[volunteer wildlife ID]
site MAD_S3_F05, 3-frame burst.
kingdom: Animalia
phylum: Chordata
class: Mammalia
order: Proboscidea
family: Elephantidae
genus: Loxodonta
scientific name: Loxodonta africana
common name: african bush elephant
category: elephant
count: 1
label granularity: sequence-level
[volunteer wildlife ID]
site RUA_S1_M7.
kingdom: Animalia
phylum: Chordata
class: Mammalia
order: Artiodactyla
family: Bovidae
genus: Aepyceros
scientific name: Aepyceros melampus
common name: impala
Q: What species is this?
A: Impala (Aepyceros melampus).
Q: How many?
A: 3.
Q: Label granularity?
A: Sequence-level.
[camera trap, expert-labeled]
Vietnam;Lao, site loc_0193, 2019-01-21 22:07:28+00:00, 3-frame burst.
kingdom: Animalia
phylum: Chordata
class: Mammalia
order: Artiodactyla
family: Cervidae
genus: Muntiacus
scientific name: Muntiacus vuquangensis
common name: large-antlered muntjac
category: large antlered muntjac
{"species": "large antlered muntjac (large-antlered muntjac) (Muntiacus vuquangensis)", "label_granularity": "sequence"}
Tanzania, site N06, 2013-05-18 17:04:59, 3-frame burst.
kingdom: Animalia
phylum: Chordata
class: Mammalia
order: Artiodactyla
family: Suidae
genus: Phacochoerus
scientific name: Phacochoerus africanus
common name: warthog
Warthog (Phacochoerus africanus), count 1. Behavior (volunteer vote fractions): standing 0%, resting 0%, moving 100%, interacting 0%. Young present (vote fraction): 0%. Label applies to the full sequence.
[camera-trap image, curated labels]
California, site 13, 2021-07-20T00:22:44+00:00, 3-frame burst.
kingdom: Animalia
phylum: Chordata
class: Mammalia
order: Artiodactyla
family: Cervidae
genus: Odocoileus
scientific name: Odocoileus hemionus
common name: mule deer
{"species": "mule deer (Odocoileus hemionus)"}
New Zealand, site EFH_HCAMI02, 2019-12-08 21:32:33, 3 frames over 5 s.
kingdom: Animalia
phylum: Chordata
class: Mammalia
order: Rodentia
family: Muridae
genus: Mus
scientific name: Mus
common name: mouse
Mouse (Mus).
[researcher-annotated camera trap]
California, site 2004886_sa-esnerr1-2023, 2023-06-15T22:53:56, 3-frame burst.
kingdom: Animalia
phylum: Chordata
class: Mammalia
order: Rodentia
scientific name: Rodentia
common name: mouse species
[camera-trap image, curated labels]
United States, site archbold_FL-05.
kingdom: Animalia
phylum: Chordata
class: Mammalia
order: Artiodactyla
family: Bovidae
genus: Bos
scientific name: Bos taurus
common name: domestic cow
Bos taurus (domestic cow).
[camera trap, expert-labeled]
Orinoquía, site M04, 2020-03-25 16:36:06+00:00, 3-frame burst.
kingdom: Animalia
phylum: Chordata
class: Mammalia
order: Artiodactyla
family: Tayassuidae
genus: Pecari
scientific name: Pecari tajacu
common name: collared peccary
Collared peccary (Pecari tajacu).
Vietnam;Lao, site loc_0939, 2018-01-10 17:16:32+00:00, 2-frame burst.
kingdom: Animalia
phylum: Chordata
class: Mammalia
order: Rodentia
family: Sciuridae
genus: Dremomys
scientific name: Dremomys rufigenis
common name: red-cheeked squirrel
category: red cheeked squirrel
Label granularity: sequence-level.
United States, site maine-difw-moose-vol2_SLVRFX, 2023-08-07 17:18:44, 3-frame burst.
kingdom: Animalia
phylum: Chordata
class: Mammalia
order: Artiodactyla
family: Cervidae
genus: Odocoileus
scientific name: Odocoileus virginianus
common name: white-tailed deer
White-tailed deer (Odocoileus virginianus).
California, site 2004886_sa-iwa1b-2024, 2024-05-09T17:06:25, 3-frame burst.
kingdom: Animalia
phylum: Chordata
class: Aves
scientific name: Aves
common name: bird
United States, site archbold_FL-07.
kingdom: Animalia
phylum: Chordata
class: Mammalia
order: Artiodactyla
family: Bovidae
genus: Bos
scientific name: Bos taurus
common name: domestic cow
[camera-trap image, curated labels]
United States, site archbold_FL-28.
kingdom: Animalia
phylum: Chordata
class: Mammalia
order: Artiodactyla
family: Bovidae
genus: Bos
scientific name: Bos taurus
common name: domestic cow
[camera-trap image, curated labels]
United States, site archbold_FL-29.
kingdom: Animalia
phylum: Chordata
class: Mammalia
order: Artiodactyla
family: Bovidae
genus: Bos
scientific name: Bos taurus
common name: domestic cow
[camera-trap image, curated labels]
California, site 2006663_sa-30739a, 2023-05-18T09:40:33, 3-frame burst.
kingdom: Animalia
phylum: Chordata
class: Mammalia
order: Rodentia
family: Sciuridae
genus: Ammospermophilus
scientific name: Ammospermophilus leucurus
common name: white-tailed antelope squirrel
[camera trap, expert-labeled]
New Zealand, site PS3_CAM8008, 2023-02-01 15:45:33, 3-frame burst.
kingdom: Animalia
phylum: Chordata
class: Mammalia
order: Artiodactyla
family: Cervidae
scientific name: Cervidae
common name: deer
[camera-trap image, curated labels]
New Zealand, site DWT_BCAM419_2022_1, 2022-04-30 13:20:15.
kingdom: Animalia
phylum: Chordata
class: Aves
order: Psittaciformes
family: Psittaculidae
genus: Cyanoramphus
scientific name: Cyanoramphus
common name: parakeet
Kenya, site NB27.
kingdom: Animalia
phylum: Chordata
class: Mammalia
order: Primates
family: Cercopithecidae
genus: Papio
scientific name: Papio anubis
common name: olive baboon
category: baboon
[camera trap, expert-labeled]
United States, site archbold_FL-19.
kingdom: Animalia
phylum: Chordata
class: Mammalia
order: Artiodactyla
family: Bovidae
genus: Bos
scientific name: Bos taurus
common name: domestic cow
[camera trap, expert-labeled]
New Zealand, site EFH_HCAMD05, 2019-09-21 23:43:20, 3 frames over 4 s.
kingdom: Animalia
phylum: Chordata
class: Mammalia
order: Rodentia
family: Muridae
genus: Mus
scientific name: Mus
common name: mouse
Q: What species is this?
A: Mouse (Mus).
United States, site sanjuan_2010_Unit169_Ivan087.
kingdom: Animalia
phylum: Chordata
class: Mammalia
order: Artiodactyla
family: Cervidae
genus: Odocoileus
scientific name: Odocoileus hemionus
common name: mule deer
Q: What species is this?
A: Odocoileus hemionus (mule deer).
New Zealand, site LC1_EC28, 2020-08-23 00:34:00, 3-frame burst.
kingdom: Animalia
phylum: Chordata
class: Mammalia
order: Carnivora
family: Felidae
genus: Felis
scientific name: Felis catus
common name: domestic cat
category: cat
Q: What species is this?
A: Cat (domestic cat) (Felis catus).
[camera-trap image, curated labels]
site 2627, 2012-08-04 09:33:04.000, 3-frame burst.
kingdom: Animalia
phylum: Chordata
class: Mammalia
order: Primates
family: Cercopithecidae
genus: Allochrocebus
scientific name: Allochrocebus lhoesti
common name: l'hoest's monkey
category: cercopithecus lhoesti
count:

====

# To do
What is needed is a word-for-word copy of all the records above.

# Completed task
[volunteer wildlife ID]
site MAD_S3_F05, 3-frame burst.
kingdom: Animalia
phylum: Chordata
class: Mammalia
order: Proboscidea
family: Elephantidae
genus: Loxodonta
scientific name: Loxodonta africana
common name: african bush elephant
category: elephant
count: 1
label granularity: sequence-level
[volunteer wildlife ID]
site RUA_S1_M7.
kingdom: Animalia
phylum: Chordata
class: Mammalia
order: Artiodactyla
family: Bovidae
genus: Aepyceros
scientific name: Aepyceros melampus
common name: impala
Q: What species is this?
A: Impala (Aepyceros melampus).
Q: How many?
A: 3.
Q: Label granularity?
A: Sequence-level.
[camera trap, expert-labeled]
Vietnam;Lao, site loc_0193, 2019-01-21 22:07:28+00:00, 3-frame burst.
kingdom: Animalia
phylum: Chordata
class: Mammalia
order: Artiodactyla
family: Cervidae
genus: Muntiacus
scientific name: Muntiacus vuquangensis
common name: large-antlered muntjac
category: large antlered muntjac
{"species": "large antlered muntjac (large-antlered muntjac) (Muntiacus vuquangensis)", "label_granularity": "sequence"}
Tanzania, site N06, 2013-05-18 17:04:59, 3-frame burst.
kingdom: Animalia
phylum: Chordata
class: Mammalia
order: Artiodactyla
family: Suidae
genus: Phacochoerus
scientific name: Phacochoerus africanus
common name: warthog
Warthog (Phacochoerus africanus), count 1. Behavior (volunteer vote fractions): standing 0%, resting 0%, moving 100%, interacting 0%. Young present (vote fraction): 0%. Label applies to the full sequence.
[camera-trap image, curated labels]
California, site 13, 2021-07-20T00:22:44+00:00, 3-frame burst.
kingdom: Animalia
phylum: Chordata
class: Mammalia
order: Artiodactyla
family: Cervidae
genus: Odocoileus
scientific name: Odocoileus hemionus
common name: mule deer
{"species": "mule deer (Odocoileus hemionus)"}
New Zealand, site EFH_HCAMI02, 2019-12-08 21:32:33, 3 frames over 5 s.
kingdom: Animalia
phylum: Chordata
class: Mammalia
order: Rodentia
family: Muridae
genus: Mus
scientific name: Mus
common name: mouse
Mouse (Mus).
[researcher-annotated camera trap]
California, site 2004886_sa-esnerr1-2023, 2023-06-15T22:53:56, 3-frame burst.
kingdom: Animalia
phylum: Chordata
class: Mammalia
order: Rodentia
scientific name: Rodentia
common name: mouse species
[camera-trap image, curated labels]
United States, site archbold_FL-05.
kingdom: Animalia
phylum: Chordata
class: Mammalia
order: Artiodactyla
family: Bovidae
genus: Bos
scientific name: Bos taurus
common name: domestic cow
Bos taurus (domestic cow).
[camera trap, expert-labeled]
Orinoquía, site M04, 2020-03-25 16:36:06+00:00, 3-frame burst.
kingdom: Animalia
phylum: Chordata
class: Mammalia
order: Artiodactyla
family: Tayassuidae
genus: Pecari
scientific name: Pecari tajacu
common name: collared peccary
Collared peccary (Pecari tajacu).
Vietnam;Lao, site loc_0939, 2018-01-10 17:16:32+00:00, 2-frame burst.
kingdom: Animalia
phylum: Chordata
class: Mammalia
order: Rodentia
family: Sciuridae
genus: Dremomys
scientific name: Dremomys rufigenis
common name: red-cheeked squirrel
category: red cheeked squirrel
Label granularity: sequence-level.
United States, site maine-difw-moose-vol2_SLVRFX, 2023-08-07 17:18:44, 3-frame burst.
kingdom: Animalia
phylum: Chordata
class: Mammalia
order: Artiodactyla
family: Cervidae
genus: Odocoileus
scientific name: Odocoileus virginianus
common name: white-tailed deer
White-tailed deer (Odocoileus virginianus).
California, site 2004886_sa-iwa1b-2024, 2024-05-09T17:06:25, 3-frame burst.
kingdom: Animalia
phylum: Chordata
class: Aves
scientific name: Aves
common name: bird
United States, site archbold_FL-07.
kingdom: Animalia
phylum: Chordata
class: Mammalia
order: Artiodactyla
family: Bovidae
genus: Bos
scientific name: Bos taurus
common name: domestic cow
[camera-trap image, curated labels]
United States, site archbold_FL-28.
kingdom: Animalia
phylum: Chordata
class: Mammalia
order: Artiodactyla
family: Bovidae
genus: Bos
scientific name: Bos taurus
common name: domestic cow
[camera-trap image, curated labels]
United States, site archbold_FL-29.
kingdom: Animalia
phylum: Chordata
class: Mammalia
order: Artiodactyla
family: Bovidae
genus: Bos
scientific name: Bos taurus
common name: domestic cow
[camera-trap image, curated labels]
California, site 2006663_sa-30739a, 2023-05-18T09:40:33, 3-frame burst.
kingdom: Animalia
phylum: Chordata
class: Mammalia
order: Rodentia
family: Sciuridae
genus: Ammospermophilus
scientific name: Ammospermophilus leucurus
common name: white-tailed antelope squirrel
[camera trap, expert-labeled]
New Zealand, site PS3_CAM8008, 2023-02-01 15:45:33, 3-frame burst.
kingdom: Animalia
phylum: Chordata
class: Mammalia
order: Artiodactyla
family: Cervidae
scientific name: Cervidae
common name: deer
[camera-trap image, curated labels]
New Zealand, site DWT_BCAM419_2022_1, 2022-04-30 13:20:15.
kingdom: Animalia
phylum: Chordata
class: Aves
order: Psittaciformes
family: Psittaculidae
genus: Cyanoramphus
scientific name: Cyanoramphus
common name: parakeet
Kenya, site NB27.
kingdom: Animalia
phylum: Chordata
class: Mammalia
order: Primates
family: Cercopithecidae
genus: Papio
scientific name: Papio anubis
common name: olive baboon
category: baboon
[camera trap, expert-labeled]
United States, site archbold_FL-19.
kingdom: Animalia
phylum: Chordata
class: Mammalia
order: Artiodactyla
family: Bovidae
genus: Bos
scientific name: Bos taurus
common name: domestic cow
[camera trap, expert-labeled]
New Zealand, site EFH_HCAMD05, 2019-09-21 23:43:20, 3 frames over 4 s.
kingdom: Animalia
phylum: Chordata
class: Mammalia
order: Rodentia
family: Muridae
genus: Mus
scientific name: Mus
common name: mouse
Q: What species is this?
A: Mouse (Mus).
United States, site sanjuan_2010_Unit169_Ivan087.
kingdom: Animalia
phylum: Chordata
class: Mammalia
order: Artiodactyla
family: Cervidae
genus: Odocoileus
scientific name: Odocoileus hemionus
common name: mule deer
Q: What species is this?
A: Odocoileus hemionus (mule deer).
New Zealand, site LC1_EC28, 2020-08-23 00:34:00, 3-frame burst.
kingdom: Animalia
phylum: Chordata
class: Mammalia
order: Carnivora
family: Felidae
genus: Felis
scientific name: Felis catus
common name: domestic cat
category: cat
Q: What species is this?
A: Cat (domestic cat) (Felis catus).
[camera-trap image, curated labels]
site 2627, 2012-08-04 09:33:04.000, 3-frame burst.
kingdom: Animalia
phylum: Chordata
class: Mammalia
order: Primates
family: Cercopithecidae
genus: Allochrocebus
scientific name: Allochrocebus lhoesti
common name: l'hoest's monkey
category: cercopithecus lhoesti
count:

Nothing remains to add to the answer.